A Theology of Barbecue & Soul Food

Adrian Miller February 12, 2020

This mouth-watering, soul-tingling event brought culinary historian, popular author and theologian Adrian Miller to Upper House to share the evolution of barbecue and soul food as a church and cultural phenomenon.

Winner of the James Beard Foundation Book Award and Executive Director of the Colorado Council of Churches, Miller will bring soul food to life and share how barbecue became central to church culture in the United States.

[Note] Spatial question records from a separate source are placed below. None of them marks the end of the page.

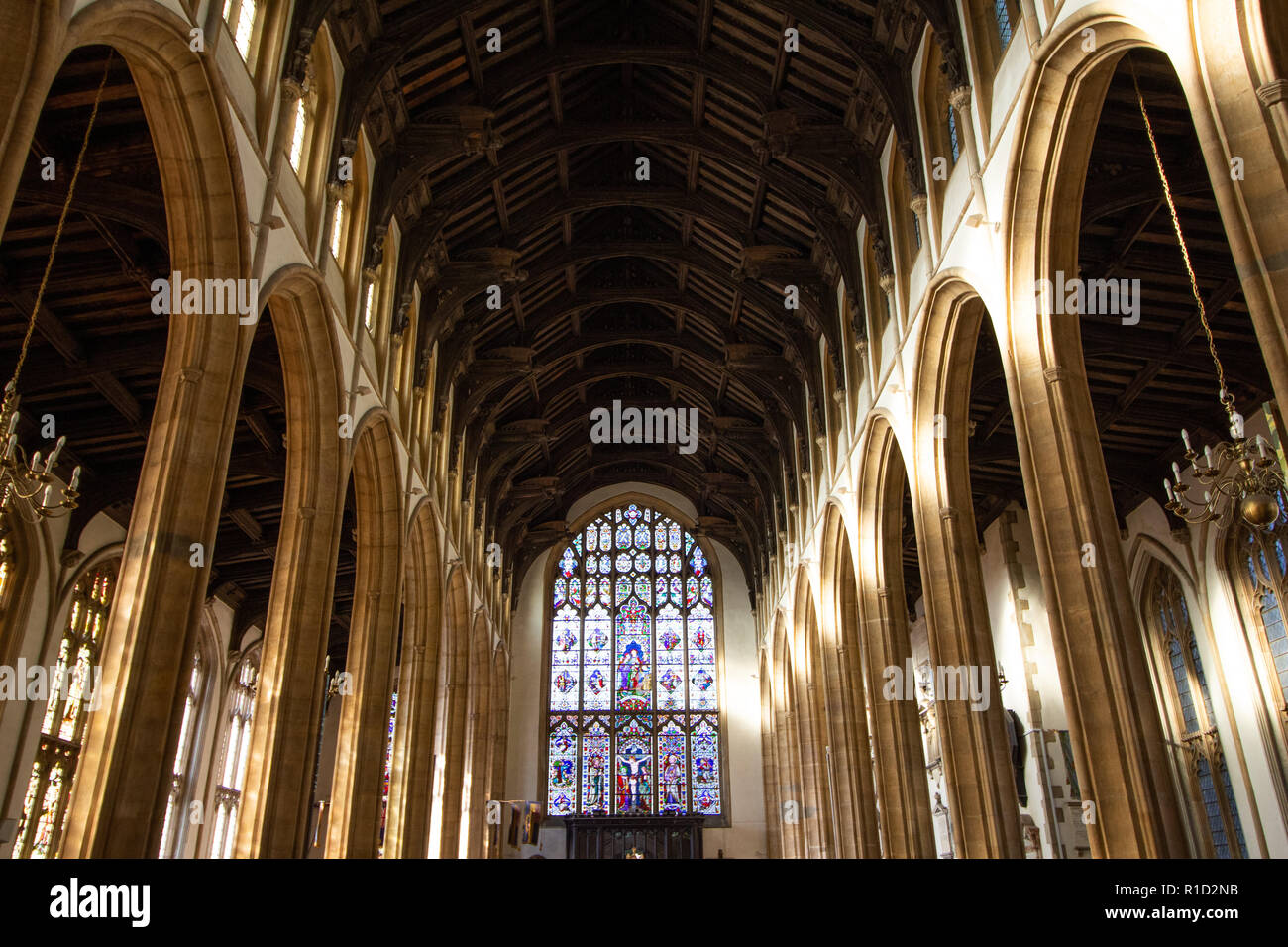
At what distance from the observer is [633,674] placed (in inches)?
1062

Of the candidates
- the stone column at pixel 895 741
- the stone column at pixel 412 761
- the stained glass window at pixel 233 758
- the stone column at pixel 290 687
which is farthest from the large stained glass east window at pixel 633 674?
the stone column at pixel 290 687

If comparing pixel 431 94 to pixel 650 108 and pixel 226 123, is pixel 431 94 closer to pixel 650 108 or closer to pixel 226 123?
pixel 650 108

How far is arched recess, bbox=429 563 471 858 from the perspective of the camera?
19797mm

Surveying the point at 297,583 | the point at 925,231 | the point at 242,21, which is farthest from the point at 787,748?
the point at 242,21

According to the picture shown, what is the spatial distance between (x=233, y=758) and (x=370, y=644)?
11956 millimetres

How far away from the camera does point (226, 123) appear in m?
8.21

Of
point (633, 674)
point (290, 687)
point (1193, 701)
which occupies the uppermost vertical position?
point (633, 674)

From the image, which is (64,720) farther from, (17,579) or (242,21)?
(242,21)

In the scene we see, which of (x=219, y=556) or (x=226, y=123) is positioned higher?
(x=219, y=556)

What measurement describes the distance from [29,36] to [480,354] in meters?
14.3

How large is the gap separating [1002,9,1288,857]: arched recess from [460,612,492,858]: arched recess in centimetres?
1525

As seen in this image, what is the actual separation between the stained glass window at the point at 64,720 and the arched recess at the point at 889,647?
11516 mm

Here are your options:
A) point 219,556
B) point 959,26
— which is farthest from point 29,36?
point 219,556

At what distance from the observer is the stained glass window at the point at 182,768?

In this session, we will explore barbecue’s denominations (regional styles), discover churches that operate barbecue restaurants, and meet preachers who double as pitmasters.

Miller will share how the very term “soul food” changed from characterizing the way one grows spiritually (listening to a sermon, studying Scripture, singing hymns) into a popular label for a traditional African American food. Soul food is no longer limited to the rural South, where it was once a “make-do food” for the hard-pressed. It is now respected as an American cuisine and sought out for its own delectability in neighborhood cafes and foody-frequented restaurants throughout the country.

Event partners were Madison365 and Selfless Ambition.

Adrian Miller is a culinary historian and currently the Executive Director of the Colorado Council of Churches. Miller is the author of Soul Food: The Surprising Story of an American Cuisine, One Plate at a Time (2013), a 2014 James Beard Foundation Book Award Winner for Reference and Scholarship. His recent book, The President’s Kitchen Cabinet: The Story of the African Americans Who Have Fed Our First Families, from the Washingtons to the Obamas (2017), was nominated for a 2018 NAACP Image Award for “Outstanding Literary Work, Nonfiction.” Miller is a graduate of Stanford University and Georgetown University Law School. After practicing law in Denver for several years, he became a special assistant to President Bill Clinton and the Deputy Director of the President’s Initiative for One America. Following that, Miller returned to Colorado, where he served as the General Counsel and Director of Outreach at the Bell Policy Center. Currently, Miller is working on Black Smoke, a history of African American barbecue culture.